* [Text]:
# Possibility of Using Bottled Water for CRS



## Bananariot (Feb 28, 2012)

Hey guys, I've been keeping Red cherry shrimp, malawa, and snowball shrimp, all of which are easy to care for in comparison to red crystal shrimp. 

The school tap water pH and hardness are quite high though I never measured it. But I believe its high because I get severe calcification on my bowls and cups if not properly wiped down and dried in the townhouses I live in. I also remember my ecology teacher saying the pH was above 7.5 for our tap. 

However, I still want to keep crystal red shrimp if its possible and have a healthy population. I was thinking that if I could bypass the whole bad tap water with bottled water of any kind. I saw that these guys http://www.alphaprobreeders.com/pages/Shrimp-Care.html used bottled water and tap mix for water changes.

Can I possibly....
1. Use bottled water instead of tap?
2. If anyone has any experience, what kind of brand or type (i.e. mineral or regular)?
3. Should I mix tap with bottled water?
4. Should I get any supplements for the water?

Thanks.


----------



## eklikewhoa (Aug 29, 2006)

For RCS that pH will work just fine. 

I have an infestation of RCS and my pH is 8.0-8.4


----------



## mordalphus (Jun 23, 2010)

If you meant crs, you can use distilled water, or.buy RO from a machine


----------



## eklikewhoa (Aug 29, 2006)

mordalphus said:


> If you meant crs, you can use distilled water, or.buy RO from a machine


I was gonna ask about this, would distilled be a decent option to tap water? Distilled from like the water vending machines.


----------



## Bananariot (Feb 28, 2012)

eklikewhoa said:


> For RCS that pH will work just fine.
> 
> I have an infestation of RCS and my pH is 8.0-8.4


sorry i meant crystal red shrimp, >.>


----------



## Bananariot (Feb 28, 2012)

mordalphus said:


> If you meant crs, you can use distilled water, or.buy RO from a machine


My college is in Olean ny I have no idea where I can get distilled water or RO. Would walmart possibly sell either?


----------



## eklikewhoa (Aug 29, 2006)

Yeah walmart should sell them bottled, some supercenters have the water machine in the back where the waters are.


----------



## h4n (Jan 4, 2006)

Yup Walmart has the cheapest distilled water.
I used it before waiting for my RO unit to come in.
It was like .88 cent a gallon.


----------



## Warlock (Feb 28, 2012)

* [Stated problem 1]: In the thread on bottled water for crystal red shrimp, what pH range does eklikewhoa report for a tank with an infestation of RCS?
* [Stated problem 2]: Write the next post in the forum thread on bottled water for crystal red shrimp, under its final header.

* [Data segment]:
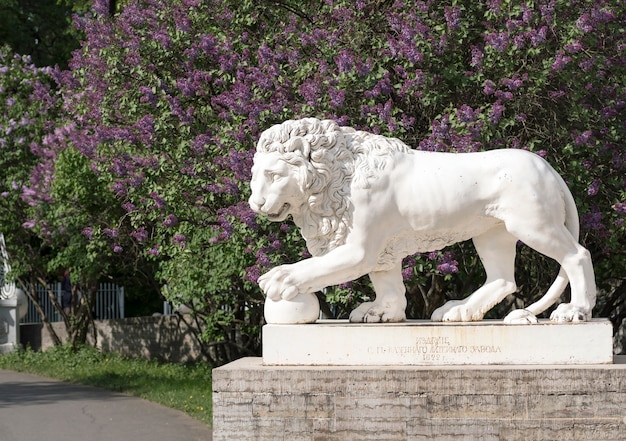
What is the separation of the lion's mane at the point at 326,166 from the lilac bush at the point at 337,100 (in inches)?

* [Written response 1]: 8.0-8.4

* [Written response 2]:
my buddy got some Crystal Reds.. 
he water is Round Rock Texas City Tap Water.. its hard water with 7.6+ Ph..

they CRS are breeding like crazy.. he started off with like 10.. 

he has since given me 20+ juvies and i am going to take more off his hands.. he is only keeping the higher grades.. 

so he parents and F1's so far.. F1's are too young to breed at the moment..


----------



## HolyAngel (Oct 18, 2010)

Walmart or grocery store. I've been refilling 2 5gallon jugs for about 2 years now at my local grocery store, one of those glacial/glacier water machines.


----------



## Warlock (Feb 28, 2012)

HolyAngel said:


> Walmart or grocery store. I've been refilling 2 5gallon jugs for about 2 years now at my local grocery store, one of those glacial/glacier water machines.


have you tested the water.. ?!

i have often wondered how consistent those machines are.. it seems like its worked will for your needs.. 
saltwater people mentioned they did not trust this and preferred LFS ro water..


----------



## HolyAngel (Oct 18, 2010)

tds is between 0 and 11 on average. they service them once a month so ya, 0 at the start, nearing 11 the couple days before they service it.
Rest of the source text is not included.